● Records provided:
○ ○ ○

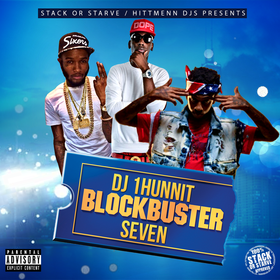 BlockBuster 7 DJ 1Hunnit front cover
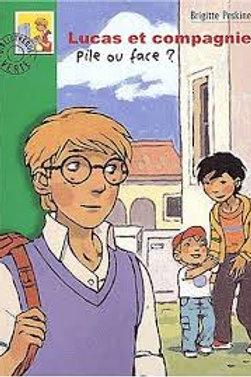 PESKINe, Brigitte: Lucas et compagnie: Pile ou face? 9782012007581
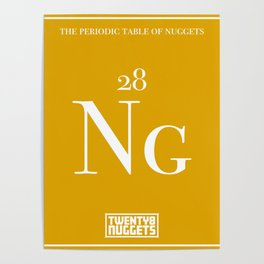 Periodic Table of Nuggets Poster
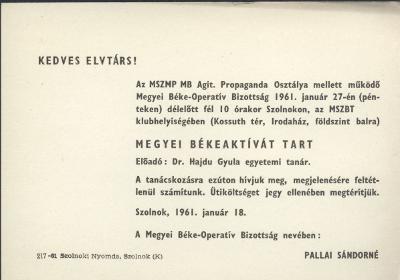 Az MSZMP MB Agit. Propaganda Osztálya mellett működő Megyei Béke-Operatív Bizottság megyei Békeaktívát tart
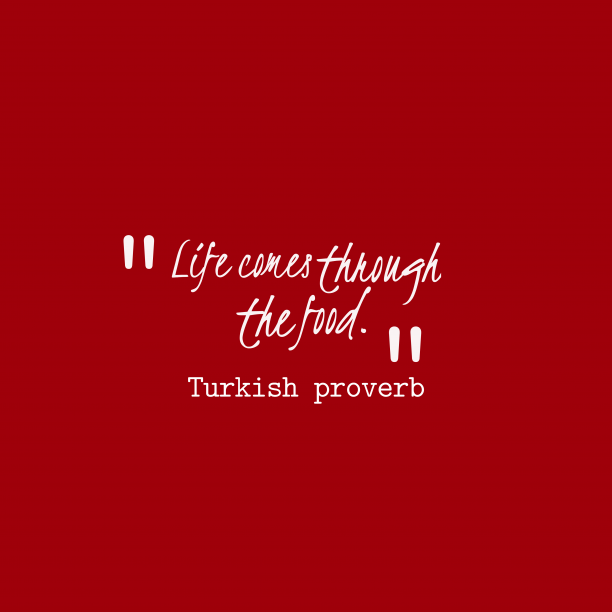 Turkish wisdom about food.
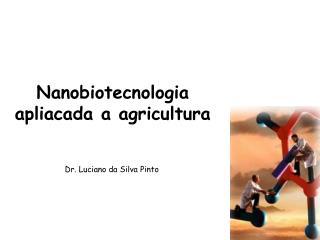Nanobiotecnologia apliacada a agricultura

○ ○ ○

● What to work on: Write the records out once more, exactly as they appear, with no pictures.

● Response to this task:
 BlockBuster 7 DJ 1Hunnit front cover
 PESKINe, Brigitte: Lucas et compagnie: Pile ou face? 9782012007581
 Periodic Table of Nuggets Poster
 Az MSZMP MB Agit. Propaganda Osztálya mellett működő Megyei Béke-Operatív Bizottság megyei Békeaktívát tart
 Turkish wisdom about food.
Nanobiotecnologia apliacada a agricultura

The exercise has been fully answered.